A flood of feedback

OK, OK, so my article on the esteros of Manila found the city baked in an extended summer, with little evidence of that element that tests our patience and waterproofing every year – rain. This is exactly the very point I wanted to make, that we should make hay while the suns shines… or rather, dredge and clear our canals while the weather permits. Maybe the new MMDA head honcho will give this some thought.

In the meantime, I received a flood of feedback from readers and other parties who were hyperlinked to my laptop (I travel a lot). Many Dilimanians wrote in to share memories and lament the passing of the UP of old. The others wrote about their memories of the esteros and the memorable structures that lined the university’s once clean banks.

Let’s start with this e-mail from a biologist, Benjamin Vallejo Jr., who wrote:

Dear Mr. Alcazaren,


It was interesting to learn that the central part of the UP Academic Oval was intended to be an artificial lake. If it had pushed through, we would have seen something like the tidal basin of Washington DC, with Quezon Hall and the Main Library reminiscent of the Jefferson and Lincoln Memorials. Instead of cherry blossoms fringing the banks, we would have flame trees.

Well, what we have now is the famous UP lagoon that is better called a sewage treatment pond. Generations of biology majors have at one time sampled water from this classic example of eutrophication. In the process, most, if not all, of them would fall into the wash! I suppose no one would get a biology degree from UP without falling into this cesspool.
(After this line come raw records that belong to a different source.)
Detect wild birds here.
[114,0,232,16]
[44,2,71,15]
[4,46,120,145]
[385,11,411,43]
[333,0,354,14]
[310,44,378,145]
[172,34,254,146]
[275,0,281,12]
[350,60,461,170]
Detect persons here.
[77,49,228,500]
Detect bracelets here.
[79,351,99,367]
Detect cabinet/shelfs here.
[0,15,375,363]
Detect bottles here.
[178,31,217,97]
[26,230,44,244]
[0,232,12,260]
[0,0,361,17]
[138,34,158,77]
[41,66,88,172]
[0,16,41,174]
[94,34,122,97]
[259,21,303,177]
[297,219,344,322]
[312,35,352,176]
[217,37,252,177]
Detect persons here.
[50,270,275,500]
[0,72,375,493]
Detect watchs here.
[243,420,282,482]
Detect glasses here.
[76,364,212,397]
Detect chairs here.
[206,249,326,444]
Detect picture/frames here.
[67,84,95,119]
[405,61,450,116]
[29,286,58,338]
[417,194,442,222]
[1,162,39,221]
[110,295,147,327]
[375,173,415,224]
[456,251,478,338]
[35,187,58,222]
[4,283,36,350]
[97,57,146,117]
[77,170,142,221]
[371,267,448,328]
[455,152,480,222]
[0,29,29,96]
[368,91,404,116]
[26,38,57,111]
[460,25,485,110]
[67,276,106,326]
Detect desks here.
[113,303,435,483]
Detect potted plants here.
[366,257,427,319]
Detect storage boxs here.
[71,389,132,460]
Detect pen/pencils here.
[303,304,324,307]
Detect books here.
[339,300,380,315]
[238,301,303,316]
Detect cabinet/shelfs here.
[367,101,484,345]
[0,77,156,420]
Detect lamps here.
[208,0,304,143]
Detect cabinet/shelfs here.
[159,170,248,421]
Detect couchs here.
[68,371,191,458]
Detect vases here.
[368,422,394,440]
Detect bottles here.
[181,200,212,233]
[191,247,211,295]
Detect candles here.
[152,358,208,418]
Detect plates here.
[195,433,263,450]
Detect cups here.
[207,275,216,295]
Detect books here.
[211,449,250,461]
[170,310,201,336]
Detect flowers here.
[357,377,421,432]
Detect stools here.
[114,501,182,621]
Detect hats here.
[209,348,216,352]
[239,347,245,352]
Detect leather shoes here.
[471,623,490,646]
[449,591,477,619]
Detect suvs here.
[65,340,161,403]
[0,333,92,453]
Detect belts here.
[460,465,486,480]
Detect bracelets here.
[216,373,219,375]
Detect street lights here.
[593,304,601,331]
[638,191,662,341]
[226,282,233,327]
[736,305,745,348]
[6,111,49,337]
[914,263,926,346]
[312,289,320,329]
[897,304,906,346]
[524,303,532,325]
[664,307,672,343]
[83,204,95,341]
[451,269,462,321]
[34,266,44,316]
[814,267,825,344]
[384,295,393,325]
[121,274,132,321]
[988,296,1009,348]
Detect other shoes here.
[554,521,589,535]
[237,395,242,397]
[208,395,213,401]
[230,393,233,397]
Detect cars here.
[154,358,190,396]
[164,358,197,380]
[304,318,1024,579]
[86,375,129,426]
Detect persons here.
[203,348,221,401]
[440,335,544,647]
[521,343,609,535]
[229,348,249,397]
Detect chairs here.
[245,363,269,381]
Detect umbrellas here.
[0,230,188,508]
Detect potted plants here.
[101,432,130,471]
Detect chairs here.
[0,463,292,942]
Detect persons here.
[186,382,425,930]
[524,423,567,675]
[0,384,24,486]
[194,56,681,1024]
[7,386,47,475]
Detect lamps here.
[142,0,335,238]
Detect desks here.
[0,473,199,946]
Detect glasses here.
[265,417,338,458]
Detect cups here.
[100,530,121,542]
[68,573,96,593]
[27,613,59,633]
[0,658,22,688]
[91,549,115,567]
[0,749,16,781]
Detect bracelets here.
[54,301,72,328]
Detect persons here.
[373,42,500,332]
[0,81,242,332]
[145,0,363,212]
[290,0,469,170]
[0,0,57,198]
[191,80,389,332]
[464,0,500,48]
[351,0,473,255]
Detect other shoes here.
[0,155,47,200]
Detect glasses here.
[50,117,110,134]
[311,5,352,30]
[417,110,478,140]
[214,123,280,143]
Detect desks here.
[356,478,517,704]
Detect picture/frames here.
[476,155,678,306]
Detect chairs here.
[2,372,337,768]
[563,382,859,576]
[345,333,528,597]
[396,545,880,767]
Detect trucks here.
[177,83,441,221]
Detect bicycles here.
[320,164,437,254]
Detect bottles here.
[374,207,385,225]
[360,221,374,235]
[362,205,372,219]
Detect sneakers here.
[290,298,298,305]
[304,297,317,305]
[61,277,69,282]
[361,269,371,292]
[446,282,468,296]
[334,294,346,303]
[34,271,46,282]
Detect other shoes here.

It is good that UP has made Sundays car-less days at the oval. There is that time of the year (at the start of the rainy season) that the road bisecting the oval into two, the one that links Engineering with the CAL Faculty Centre, is carpeted with flame tree blossoms. One can walk on the carpet of blossoms. This is probably the most magical sight on campus. The next Monday, all the blossoms are crushed by rubber tires.

The Academic Oval area has become less like a jungle (the grass, it seems, is regularly mowed). This has made the lagoon a good picnic area. Unfortunately, the lagoon remains, as it once was – a foul gray cesspool. UP should have its Environmental Science and Biology institutes do something about this.

I am a full-blooded maroon. I remember when I was a kid studying at UP Elementary, there were fairy shrimps still in the streams leading into the lagoon. Now, there are none. There were soft-shelled turtles and wild gurami fish and carps then. Now, there are just the kataba, more popularly called isdang canal. Kataba can live in the stinkiest of water. Fairy shrimps require relatively clear water. There were still shrimps when I was at UP High (when I first fell into the lagoon in my second year Biology class).

The UP is still relatively green. As a biologist, I know that this greenery is deceiving. This greenery remains in just a few areas. The Academic Oval is the biggest of these. If one walks away from the well-trodden paths, you would see some endangered birds (that have been scientifically documented by Prof. Perry Ong of Biology) such as kingfishers, woodpeckers and flowerpeckers. Where else would one find kingfishers and woodpeckers in almost treeless Metro Manila? UP’s administration should take pride that the university remains a sanctuary for nature. UP must allocate areas on campus for preserving greenery while it balances its goals of infrastructure development.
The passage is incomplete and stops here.